The Bias-Variance Tradeoff | Mathematical Statistics 2

Statistics
Mathematical Statistics
Author

Mitch Harrison

Loss

Last time, we noted that we cannot precisely calculate bias or variance since they are conditional on the parameter we are estimating in the first place. If we knew that value, we wouldn’t need an estimator. Ideally, our estimators would be as close as possible to the true value of our unknown parameter \(\theta\), but there may be infinitely many possible values for \(\theta\). Instead, we will seek to be close to a range of possible values of \(\theta\).

Definition

Closeness describes how much we are willing to “pay” to be some “distance” away from the true value of \(\theta\). We will measure this distance with a function (called a loss function), which is denoted as:

\[ \ell(\theta, a). \] This notation is somewhat confusing, because we are now using \(a\) to denote our estimate instead of \(\hat{\theta}\). So you can think of it as \(\ell(\theta, \hat{\theta})\) if that is more helpful (as it is for me).

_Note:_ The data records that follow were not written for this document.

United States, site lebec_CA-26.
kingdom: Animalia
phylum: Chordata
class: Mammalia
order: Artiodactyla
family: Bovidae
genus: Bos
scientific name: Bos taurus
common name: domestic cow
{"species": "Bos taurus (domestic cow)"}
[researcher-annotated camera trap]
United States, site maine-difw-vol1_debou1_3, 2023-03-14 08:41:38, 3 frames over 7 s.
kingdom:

As an example, if we choose a loss function,

\[ \ell(\theta, \hat{\theta}) = (\theta - \hat{\theta})^2, \] then we have arrived at the squared-error loss function. Observe that the difference between our guess and the true value is the error, and we are squaring that value. If we take the mean of that function, we arrive at a critical value in mathematical statistics that you may have heard of: the mean-squared error (MSE).

Definition

Risk is the expected loss for a given loss function \(\ell\). Mathematically, it is denoted as \[ R_{\delta}(\theta) = \mathbb{E}_{X|\theta}[\ell(\theta, \delta(\mathbf{X}))], \] where \(\delta(\mathbf{X})\) is the function that gives us our estimator. In effect, the risk is the expected loss given some loss function \(\ell(\theta,\hat{\theta})\).

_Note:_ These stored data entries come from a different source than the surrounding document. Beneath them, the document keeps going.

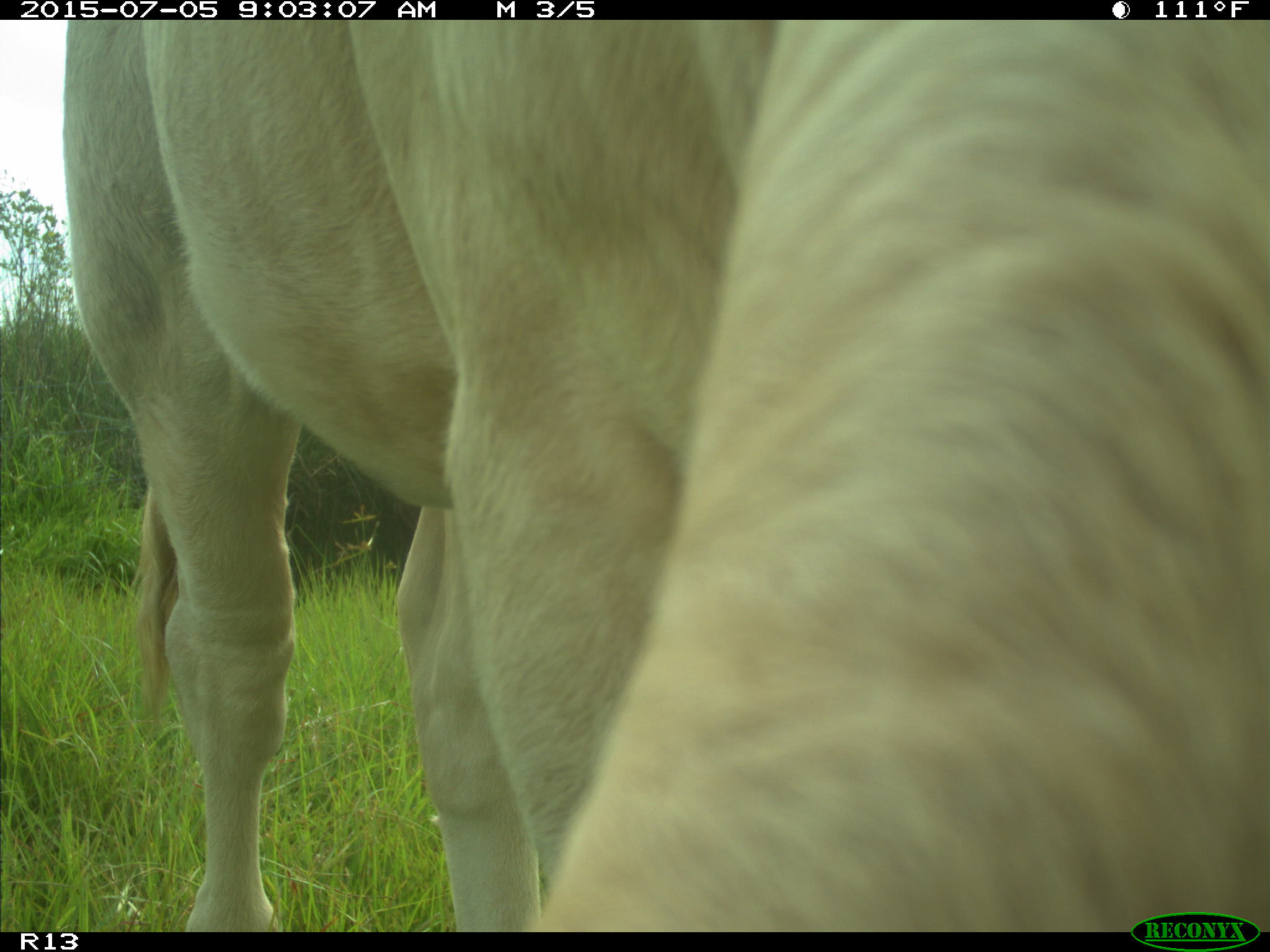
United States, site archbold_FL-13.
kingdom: Animalia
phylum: Chordata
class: Mammalia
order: Artiodactyla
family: Bovidae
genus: Bos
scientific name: Bos taurus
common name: domestic cow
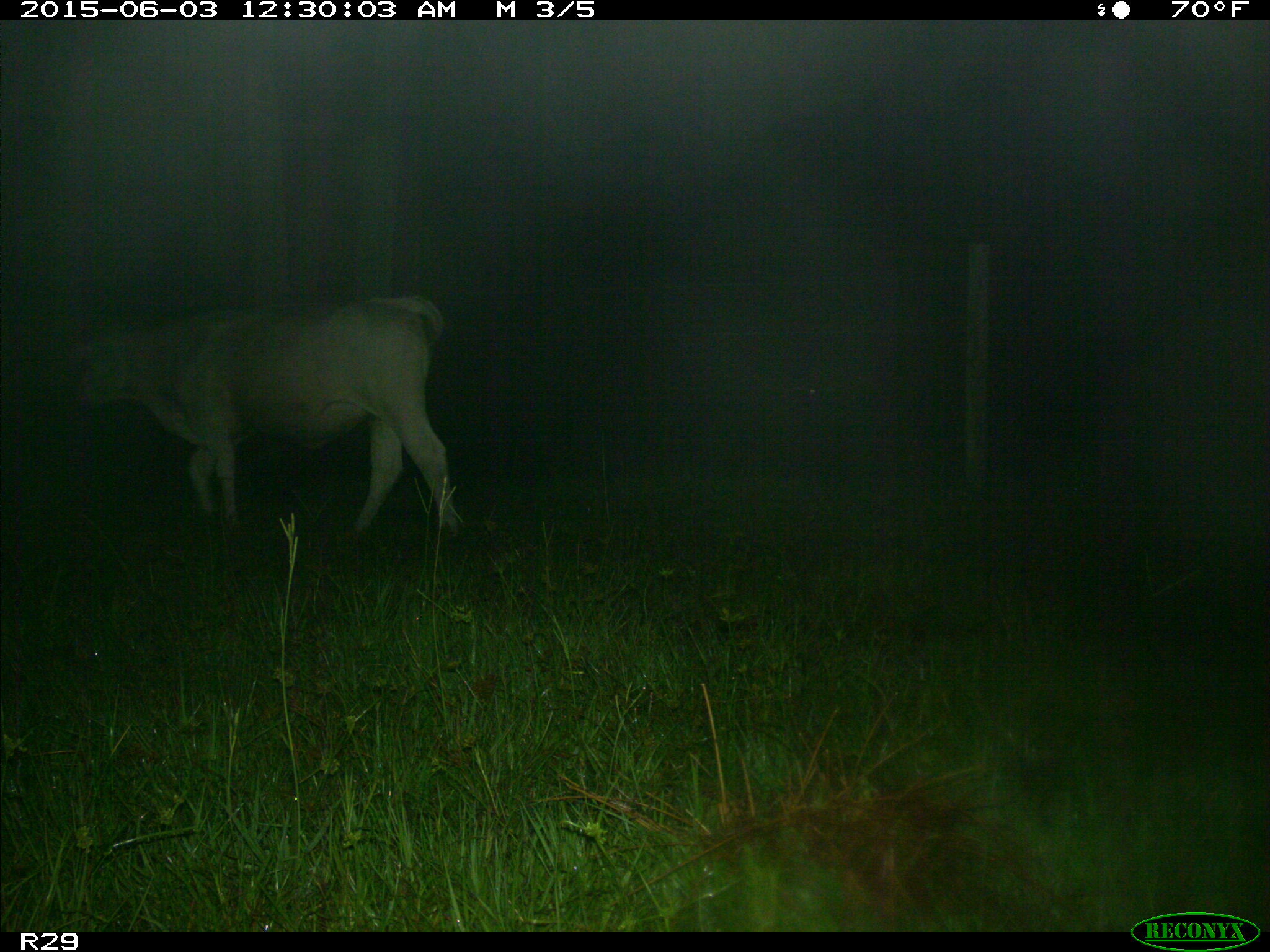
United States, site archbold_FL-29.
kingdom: Animalia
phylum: Chordata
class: Mammalia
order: Artiodactyla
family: Bovidae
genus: Bos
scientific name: Bos taurus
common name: domestic cow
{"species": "Bos taurus (domestic cow)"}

We will get back to loss next time.

The Bias-Variance Tradeoff

Worked example: bias

Let’s work on our first example problem to nail some things down. Let our data \(X_1, \cdots, X_n \sim N(\mu, \sigma^2)\), and let each data point be independent and identically distributed (iid). Like last time, \(\sigma^2\) is fixed and known. We are interested in estimating \(\mu\). Recall our two estimators from the previous article:

\[ \begin{align*} \delta_1(\mathbf{X}) &= \overline{X} \\ \delta_2(\mathbf{X}) &= 5. \end{align*} \]

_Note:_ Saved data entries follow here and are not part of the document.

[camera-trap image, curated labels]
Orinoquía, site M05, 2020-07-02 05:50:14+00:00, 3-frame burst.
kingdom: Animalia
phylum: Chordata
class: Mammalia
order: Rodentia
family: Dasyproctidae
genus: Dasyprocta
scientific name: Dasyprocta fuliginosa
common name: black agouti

The expected value of \(\delta_2\) is 5. Let’s find the expected value of \(\delta_1\). Recall our generic formula for the expectation of an estimator is \(\mathbb{E}(\delta(\mathbf{X}) | \theta)\) for some estimator \(\delta\) and true value \(\theta\). In this case, our estimator is \(\overline{X}\) and our parameter is \(\mu\). Thus: \[ \begin{align*} \mathbb{E}(\delta_1(\mathbf{X})|\theta) &= \mathbb{E}(\overline{X} | \mu) \\ &= \mathbb{E}\left[\frac{\sum_{i=1}^nX_i}{n}\right] & \text{expanding out }\overline{X} \\ &= \frac{1}{n}\sum_{i=1}^n\mathbb{E}(X_i|\mu) & \text{expectation can be distributed into sums} \\ &= \frac{1}{n}\sum_{i=1}^n\mu & \text{because } \mathbb{E}(X_i) = \mu \text{ for any }i\\ &= \frac{n\mu}{n} \\ &= \mu \end{align*} \]

We have a bias of zero! That means that the expected value of our estimator is precisely equivalent to our unknown parameter. It feels like we have solved statistics, right? Well… no. But we will get to that in a moment. For now, let’s visualize bias.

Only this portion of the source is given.